==== Material for the task

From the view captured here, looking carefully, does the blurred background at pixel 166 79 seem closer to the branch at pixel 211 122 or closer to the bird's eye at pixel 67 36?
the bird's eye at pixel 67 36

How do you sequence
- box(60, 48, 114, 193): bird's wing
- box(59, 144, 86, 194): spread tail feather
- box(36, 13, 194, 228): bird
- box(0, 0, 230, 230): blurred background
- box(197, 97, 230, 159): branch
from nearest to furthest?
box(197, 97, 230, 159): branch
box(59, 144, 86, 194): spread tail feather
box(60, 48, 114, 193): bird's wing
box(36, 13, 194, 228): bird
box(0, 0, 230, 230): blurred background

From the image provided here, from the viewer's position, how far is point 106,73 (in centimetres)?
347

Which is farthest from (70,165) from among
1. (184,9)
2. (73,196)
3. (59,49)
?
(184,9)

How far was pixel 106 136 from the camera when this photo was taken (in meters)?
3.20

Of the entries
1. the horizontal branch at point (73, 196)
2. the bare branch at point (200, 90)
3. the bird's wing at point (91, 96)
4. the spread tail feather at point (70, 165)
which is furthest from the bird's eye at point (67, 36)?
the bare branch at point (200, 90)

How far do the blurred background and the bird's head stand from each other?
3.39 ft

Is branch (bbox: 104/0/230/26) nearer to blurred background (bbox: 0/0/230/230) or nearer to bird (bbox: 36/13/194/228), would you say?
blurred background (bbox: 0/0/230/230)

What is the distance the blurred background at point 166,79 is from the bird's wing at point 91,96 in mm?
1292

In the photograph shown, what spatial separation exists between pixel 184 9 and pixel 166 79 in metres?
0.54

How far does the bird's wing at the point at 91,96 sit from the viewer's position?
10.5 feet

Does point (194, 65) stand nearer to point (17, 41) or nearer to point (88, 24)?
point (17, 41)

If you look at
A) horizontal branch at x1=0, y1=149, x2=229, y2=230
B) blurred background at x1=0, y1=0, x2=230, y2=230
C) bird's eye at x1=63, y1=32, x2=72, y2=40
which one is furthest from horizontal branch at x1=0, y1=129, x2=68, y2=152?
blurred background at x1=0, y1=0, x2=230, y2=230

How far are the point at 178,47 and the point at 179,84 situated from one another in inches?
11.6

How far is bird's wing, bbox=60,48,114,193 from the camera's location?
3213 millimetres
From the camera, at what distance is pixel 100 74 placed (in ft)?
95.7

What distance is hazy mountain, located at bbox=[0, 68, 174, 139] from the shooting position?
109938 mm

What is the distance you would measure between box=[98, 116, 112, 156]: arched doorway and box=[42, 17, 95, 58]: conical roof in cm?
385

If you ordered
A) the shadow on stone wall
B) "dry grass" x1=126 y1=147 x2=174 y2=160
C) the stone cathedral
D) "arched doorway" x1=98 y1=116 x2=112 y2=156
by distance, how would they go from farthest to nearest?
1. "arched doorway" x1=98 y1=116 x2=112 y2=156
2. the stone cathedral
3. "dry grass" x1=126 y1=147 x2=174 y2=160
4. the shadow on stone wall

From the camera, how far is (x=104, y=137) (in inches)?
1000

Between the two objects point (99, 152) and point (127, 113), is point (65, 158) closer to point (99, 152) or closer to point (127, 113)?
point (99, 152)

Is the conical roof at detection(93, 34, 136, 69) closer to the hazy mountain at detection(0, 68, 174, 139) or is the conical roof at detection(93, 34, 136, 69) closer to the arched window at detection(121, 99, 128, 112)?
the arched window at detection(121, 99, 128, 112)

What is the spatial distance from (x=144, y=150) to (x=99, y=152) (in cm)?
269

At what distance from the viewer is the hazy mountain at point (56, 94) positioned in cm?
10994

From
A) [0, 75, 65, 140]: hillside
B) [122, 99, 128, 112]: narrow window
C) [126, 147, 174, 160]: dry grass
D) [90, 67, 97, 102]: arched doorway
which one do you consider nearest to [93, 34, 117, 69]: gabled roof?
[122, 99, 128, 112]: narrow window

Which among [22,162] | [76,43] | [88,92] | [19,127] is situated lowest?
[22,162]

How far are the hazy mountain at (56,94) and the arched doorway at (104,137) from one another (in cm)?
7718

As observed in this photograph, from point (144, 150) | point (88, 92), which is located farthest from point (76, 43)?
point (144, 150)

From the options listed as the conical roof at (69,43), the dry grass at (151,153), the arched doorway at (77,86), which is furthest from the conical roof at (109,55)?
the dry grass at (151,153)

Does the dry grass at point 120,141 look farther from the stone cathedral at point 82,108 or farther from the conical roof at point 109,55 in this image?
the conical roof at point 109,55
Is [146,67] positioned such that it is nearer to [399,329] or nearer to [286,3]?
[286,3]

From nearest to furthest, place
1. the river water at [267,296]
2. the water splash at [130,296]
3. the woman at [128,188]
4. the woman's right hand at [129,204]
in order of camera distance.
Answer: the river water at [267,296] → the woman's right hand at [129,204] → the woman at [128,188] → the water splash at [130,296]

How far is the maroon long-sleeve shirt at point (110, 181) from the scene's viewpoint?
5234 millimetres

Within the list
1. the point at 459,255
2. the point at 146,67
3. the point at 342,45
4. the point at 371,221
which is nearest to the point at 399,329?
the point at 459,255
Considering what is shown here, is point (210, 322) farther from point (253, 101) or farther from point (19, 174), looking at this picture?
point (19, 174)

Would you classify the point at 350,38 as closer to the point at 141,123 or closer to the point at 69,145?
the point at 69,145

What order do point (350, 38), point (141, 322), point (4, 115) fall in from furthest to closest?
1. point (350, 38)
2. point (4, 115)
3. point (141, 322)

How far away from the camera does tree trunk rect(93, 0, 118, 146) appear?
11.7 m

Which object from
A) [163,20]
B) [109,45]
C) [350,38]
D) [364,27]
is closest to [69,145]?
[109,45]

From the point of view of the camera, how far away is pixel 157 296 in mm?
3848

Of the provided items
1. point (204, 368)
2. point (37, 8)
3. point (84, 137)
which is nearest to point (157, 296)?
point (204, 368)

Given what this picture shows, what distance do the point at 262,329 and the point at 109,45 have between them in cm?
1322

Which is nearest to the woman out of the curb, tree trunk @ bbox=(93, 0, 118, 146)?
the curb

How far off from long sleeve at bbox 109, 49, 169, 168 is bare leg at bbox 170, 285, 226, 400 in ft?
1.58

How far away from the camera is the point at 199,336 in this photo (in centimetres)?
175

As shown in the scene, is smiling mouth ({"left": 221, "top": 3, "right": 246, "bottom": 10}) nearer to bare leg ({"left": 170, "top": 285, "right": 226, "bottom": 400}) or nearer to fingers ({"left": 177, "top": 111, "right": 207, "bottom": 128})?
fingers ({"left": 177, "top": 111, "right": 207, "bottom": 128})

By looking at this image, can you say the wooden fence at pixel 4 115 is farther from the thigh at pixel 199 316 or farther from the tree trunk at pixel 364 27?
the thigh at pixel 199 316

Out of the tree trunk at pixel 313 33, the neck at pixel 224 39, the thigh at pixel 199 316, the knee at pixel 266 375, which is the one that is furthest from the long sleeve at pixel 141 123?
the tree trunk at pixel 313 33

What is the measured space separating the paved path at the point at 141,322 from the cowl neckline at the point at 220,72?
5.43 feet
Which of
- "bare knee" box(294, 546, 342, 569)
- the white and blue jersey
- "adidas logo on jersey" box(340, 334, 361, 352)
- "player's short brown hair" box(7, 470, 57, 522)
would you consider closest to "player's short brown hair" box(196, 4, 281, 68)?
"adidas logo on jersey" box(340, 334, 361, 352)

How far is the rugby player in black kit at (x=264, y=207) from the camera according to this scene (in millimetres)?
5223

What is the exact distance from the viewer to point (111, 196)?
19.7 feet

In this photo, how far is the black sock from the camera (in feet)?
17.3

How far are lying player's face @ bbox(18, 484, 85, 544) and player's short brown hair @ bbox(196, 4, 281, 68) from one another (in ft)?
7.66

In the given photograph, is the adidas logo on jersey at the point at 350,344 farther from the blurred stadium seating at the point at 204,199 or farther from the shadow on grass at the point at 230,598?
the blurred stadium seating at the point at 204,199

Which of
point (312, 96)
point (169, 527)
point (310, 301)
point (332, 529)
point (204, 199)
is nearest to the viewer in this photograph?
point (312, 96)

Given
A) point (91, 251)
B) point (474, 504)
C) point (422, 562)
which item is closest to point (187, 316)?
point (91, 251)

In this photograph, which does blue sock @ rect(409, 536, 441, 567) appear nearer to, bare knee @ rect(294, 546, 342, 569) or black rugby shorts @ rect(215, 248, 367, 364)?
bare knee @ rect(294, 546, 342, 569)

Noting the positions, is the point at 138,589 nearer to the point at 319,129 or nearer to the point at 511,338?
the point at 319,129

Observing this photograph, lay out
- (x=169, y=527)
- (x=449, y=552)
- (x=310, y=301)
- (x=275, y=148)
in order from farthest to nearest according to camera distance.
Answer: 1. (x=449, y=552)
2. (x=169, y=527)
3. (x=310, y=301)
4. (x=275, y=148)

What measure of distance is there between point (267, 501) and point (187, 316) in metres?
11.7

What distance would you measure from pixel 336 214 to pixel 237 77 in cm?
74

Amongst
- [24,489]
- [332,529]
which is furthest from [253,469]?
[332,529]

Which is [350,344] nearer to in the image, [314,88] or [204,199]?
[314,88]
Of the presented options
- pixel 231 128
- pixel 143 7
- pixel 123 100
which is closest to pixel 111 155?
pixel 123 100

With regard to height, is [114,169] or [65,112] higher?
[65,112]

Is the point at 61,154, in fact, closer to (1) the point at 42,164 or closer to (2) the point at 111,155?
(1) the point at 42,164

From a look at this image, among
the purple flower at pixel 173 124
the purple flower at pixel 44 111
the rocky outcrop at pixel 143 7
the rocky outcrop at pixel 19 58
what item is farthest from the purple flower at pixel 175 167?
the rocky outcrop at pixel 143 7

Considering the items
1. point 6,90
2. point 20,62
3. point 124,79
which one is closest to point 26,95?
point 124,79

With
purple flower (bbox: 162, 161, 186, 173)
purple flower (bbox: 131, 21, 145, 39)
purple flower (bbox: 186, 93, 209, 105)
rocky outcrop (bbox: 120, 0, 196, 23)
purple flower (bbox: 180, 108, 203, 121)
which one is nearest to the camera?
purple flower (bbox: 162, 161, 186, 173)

========

> _Direction_
Write out the part of the records from the line containing "What distance would" through the end, copying every line word for word.

> _Answer to the exercise_
What distance would you measure from pixel 336 214 to pixel 237 77 in cm?
74

Amongst
- [24,489]
- [332,529]
which is furthest from [253,469]?
[332,529]

Which is [350,344] nearer to in the image, [314,88] or [204,199]?
[314,88]
Of the presented options
- pixel 231 128
- pixel 143 7
- pixel 123 100
which is closest to pixel 111 155?
pixel 123 100

With regard to height, is [114,169] or [65,112] higher?
[65,112]

Is the point at 61,154, in fact, closer to (1) the point at 42,164 or closer to (2) the point at 111,155?
(1) the point at 42,164

From a look at this image, among
the purple flower at pixel 173 124
the purple flower at pixel 44 111
the rocky outcrop at pixel 143 7
the rocky outcrop at pixel 19 58
what item is farthest from the purple flower at pixel 175 167?
the rocky outcrop at pixel 143 7

Considering the items
1. point 6,90
2. point 20,62
3. point 124,79
which one is closest to point 26,95?
point 124,79

With
purple flower (bbox: 162, 161, 186, 173)
purple flower (bbox: 131, 21, 145, 39)
purple flower (bbox: 186, 93, 209, 105)
rocky outcrop (bbox: 120, 0, 196, 23)
purple flower (bbox: 180, 108, 203, 121)
which one is nearest to the camera?
purple flower (bbox: 162, 161, 186, 173)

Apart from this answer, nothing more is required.